É aquela história: Melhor não perguntar como são feitas, afinal, as salsichas, as leis e, em nossos tribunais, os julgadores...
É aquela história: Melhor não perguntar como são feitas, afinal, as salsichas, as leis e, em nossos tribunais, os julgadores...
sábado, 20 de agosto de 2011
Mais uma esdruxularia a caminho, cedo ou tarde, da extinção
A notícia cujo link reproduzo acima dá conta de meritório projeto, em curso no Congresso Nacional, com vistas à extinção de esdruxularias como o exame aplicado pela Ordem dos Advogados do Brasil - OAB aos bacharéis egressos da generalidade das faculdades de Direito no País, como condição para o exercício profissional da advocacia.
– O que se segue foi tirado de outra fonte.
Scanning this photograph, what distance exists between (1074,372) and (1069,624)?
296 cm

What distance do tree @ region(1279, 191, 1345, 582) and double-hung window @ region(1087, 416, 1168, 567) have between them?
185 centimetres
O dito exame de Ordem costuma ser apresentado à sociedade como um necessário filtro aplicado aos incontáveis bacharéis formados ano a ano pelas numerosas faculdades de Direito em funcionamento Brasil afora, a fim de assegurar um adequado padrão de qualidade entre aqueles que estarão autorizados a exercer a profissão de advogado.
Todavia, mercê do deformado viés de seleção e da inépcia daqueles que o patrocinam, o famigerado exame não afere formação alguma dos bacharéis, limitando-se a chancelar o adestramento de candidatos forjados em cursinhos preparatórios e quejandos.
Ademais, registre-se que a OAB posa de guardiã da advocacia tão-somente até o resultado do exame. Depois disso, omite-se vergonhosamente, nada fazendo para fiscalizar, com um mínimo de empenho e menos ainda eficiência, o exercício da profissão.
Assim, o exame de Ordem tem servido apenas, com seus números estrepitosos de reprovação, como meio de emulação política da OAB frente ao Governo federal, ao Ministério da Educação e às instituições de ensino, ademais de instrumento de execução de mesquinhas políticas corporativas no sentido de restrição do mercado de trabalho.
E conforme venho dizendo já há algum tempo, a equivocada política da OAB de deliberadas reprovações em massa está prestes a se converter em um suicídio político para a própria corporação, pois o exame de Ordem caminha a cada dia para o descrédito, a desmoralização e, por conseguinte, para a extinção.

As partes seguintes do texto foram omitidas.